** start of Material for this exercise **

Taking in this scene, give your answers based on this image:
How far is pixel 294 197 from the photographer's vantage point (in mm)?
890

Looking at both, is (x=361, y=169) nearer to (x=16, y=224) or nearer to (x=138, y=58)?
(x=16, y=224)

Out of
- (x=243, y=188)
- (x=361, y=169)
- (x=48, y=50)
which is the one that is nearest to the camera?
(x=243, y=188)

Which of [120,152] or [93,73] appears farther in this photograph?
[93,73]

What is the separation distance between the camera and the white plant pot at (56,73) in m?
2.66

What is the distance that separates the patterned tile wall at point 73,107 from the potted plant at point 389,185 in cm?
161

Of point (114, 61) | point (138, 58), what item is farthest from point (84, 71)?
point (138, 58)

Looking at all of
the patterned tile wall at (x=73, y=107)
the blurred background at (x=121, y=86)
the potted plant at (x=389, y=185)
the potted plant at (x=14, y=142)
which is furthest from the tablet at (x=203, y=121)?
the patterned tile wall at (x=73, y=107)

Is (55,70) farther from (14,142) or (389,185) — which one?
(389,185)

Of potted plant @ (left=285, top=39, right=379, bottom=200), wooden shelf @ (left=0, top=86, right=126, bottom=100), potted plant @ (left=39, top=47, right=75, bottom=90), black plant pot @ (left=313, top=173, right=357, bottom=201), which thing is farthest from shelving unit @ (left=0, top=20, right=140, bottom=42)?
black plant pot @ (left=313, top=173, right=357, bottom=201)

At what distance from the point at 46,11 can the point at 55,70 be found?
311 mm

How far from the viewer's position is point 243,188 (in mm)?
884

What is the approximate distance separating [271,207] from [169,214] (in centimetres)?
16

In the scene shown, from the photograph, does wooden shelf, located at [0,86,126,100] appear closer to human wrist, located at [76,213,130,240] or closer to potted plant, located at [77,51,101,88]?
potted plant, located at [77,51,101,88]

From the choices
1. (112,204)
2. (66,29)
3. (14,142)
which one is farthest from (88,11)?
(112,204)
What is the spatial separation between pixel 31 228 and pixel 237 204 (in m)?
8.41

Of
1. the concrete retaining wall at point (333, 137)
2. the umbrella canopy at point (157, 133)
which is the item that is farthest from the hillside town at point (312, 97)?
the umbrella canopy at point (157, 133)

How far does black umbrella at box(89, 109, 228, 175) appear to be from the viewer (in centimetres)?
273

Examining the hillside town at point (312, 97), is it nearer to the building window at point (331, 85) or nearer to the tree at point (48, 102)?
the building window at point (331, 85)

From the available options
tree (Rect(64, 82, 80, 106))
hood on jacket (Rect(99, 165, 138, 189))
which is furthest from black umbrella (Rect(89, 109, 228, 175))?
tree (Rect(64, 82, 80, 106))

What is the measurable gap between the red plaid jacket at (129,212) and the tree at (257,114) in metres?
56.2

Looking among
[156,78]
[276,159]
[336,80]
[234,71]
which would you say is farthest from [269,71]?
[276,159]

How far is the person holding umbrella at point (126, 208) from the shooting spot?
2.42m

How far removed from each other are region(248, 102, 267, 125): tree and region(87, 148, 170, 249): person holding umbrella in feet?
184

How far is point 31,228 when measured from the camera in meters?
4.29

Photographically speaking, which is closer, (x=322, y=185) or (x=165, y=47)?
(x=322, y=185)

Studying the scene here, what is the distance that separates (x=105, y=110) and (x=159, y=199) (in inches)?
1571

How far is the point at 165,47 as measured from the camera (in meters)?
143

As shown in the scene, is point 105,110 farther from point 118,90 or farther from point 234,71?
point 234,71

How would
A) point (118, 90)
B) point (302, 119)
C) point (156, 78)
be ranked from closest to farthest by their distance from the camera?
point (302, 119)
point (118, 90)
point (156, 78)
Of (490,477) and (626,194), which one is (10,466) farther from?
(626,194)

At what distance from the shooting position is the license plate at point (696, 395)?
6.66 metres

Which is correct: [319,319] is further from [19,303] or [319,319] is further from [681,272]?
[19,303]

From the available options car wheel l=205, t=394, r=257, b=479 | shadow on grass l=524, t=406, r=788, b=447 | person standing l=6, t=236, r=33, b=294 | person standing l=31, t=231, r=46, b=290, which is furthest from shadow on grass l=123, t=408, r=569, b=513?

** end of Material for this exercise **

_The request_
In the records, switch every "wooden shelf" to "wooden ledge" and leave all else as it stands.

_Response below_
Taking in this scene, give your answers based on this image:
How far is pixel 294 197 from the photographer's vantage point (in mm)?
890

Looking at both, is (x=361, y=169) nearer to (x=16, y=224) or nearer to (x=138, y=58)?
(x=16, y=224)

Out of
- (x=243, y=188)
- (x=361, y=169)
- (x=48, y=50)
which is the one that is nearest to the camera?
(x=243, y=188)

Which of [120,152] or [93,73] appears farther in this photograph?
[93,73]

What is the separation distance between the camera and the white plant pot at (56,73) in m?
2.66

What is the distance that separates the patterned tile wall at point 73,107 from the potted plant at point 389,185 in cm?
161

Of point (114, 61) | point (138, 58), what item is farthest from point (84, 71)?
point (138, 58)

Looking at all of
the patterned tile wall at (x=73, y=107)
the blurred background at (x=121, y=86)
the potted plant at (x=389, y=185)
the potted plant at (x=14, y=142)
which is furthest from the tablet at (x=203, y=121)?
the patterned tile wall at (x=73, y=107)

Is (55,70) farther from (14,142) or (389,185) — which one?
(389,185)

Of potted plant @ (left=285, top=39, right=379, bottom=200), wooden ledge @ (left=0, top=86, right=126, bottom=100), potted plant @ (left=39, top=47, right=75, bottom=90), black plant pot @ (left=313, top=173, right=357, bottom=201), which thing is farthest from shelving unit @ (left=0, top=20, right=140, bottom=42)?
black plant pot @ (left=313, top=173, right=357, bottom=201)

At what distance from the point at 46,11 can the point at 55,70 be found?
311 mm

How far from the viewer's position is point 243,188 (in mm)?
884

What is the approximate distance separating [271,207] from [169,214] (in centimetres)?
16

In the scene shown, from the photograph, does wooden ledge, located at [0,86,126,100] appear closer to human wrist, located at [76,213,130,240] or closer to potted plant, located at [77,51,101,88]?
potted plant, located at [77,51,101,88]

From the choices
1. (112,204)
2. (66,29)
3. (14,142)
which one is farthest from (88,11)?
(112,204)
What is the spatial separation between pixel 31 228 and pixel 237 204 (in m)?
8.41

Of
1. the concrete retaining wall at point (333, 137)
2. the umbrella canopy at point (157, 133)
which is the item that is farthest from the hillside town at point (312, 97)?
the umbrella canopy at point (157, 133)

How far does black umbrella at box(89, 109, 228, 175) appear to be from the viewer (in centimetres)?
273

Examining the hillside town at point (312, 97), is it nearer to the building window at point (331, 85) or nearer to the tree at point (48, 102)?
the building window at point (331, 85)

From the available options
tree (Rect(64, 82, 80, 106))
hood on jacket (Rect(99, 165, 138, 189))
which is furthest from black umbrella (Rect(89, 109, 228, 175))?
tree (Rect(64, 82, 80, 106))

What is the measurable gap between the red plaid jacket at (129,212) and the tree at (257,114) in metres?
56.2

Looking among
[156,78]
[276,159]
[336,80]
[234,71]
which would you say is farthest from [269,71]?
[276,159]

How far is the person holding umbrella at point (126, 208) from the shooting spot?
2.42m

How far removed from each other are region(248, 102, 267, 125): tree and region(87, 148, 170, 249): person holding umbrella in feet?
184

How far is point 31,228 when measured from the camera in meters?
4.29

Photographically speaking, which is closer, (x=322, y=185) or (x=165, y=47)?
(x=322, y=185)

Studying the scene here, what is the distance that separates (x=105, y=110) and (x=159, y=199) (in inches)?
1571

How far is the point at 165,47 as measured from the camera (in meters)?
143

As shown in the scene, is point 105,110 farther from point 118,90 or farther from point 234,71?
point 234,71

How would
A) point (118, 90)
B) point (302, 119)
C) point (156, 78)
be ranked from closest to farthest by their distance from the camera?
point (302, 119)
point (118, 90)
point (156, 78)
Of (490,477) and (626,194), which one is (10,466) farther from?
(626,194)

At what distance from the shooting position is the license plate at point (696, 395)?
6.66 metres

Which is correct: [319,319] is further from [19,303] or [319,319] is further from [681,272]?
[19,303]

From the available options car wheel l=205, t=394, r=257, b=479 | shadow on grass l=524, t=406, r=788, b=447 | person standing l=6, t=236, r=33, b=294 | person standing l=31, t=231, r=46, b=290, which is furthest from shadow on grass l=123, t=408, r=569, b=513?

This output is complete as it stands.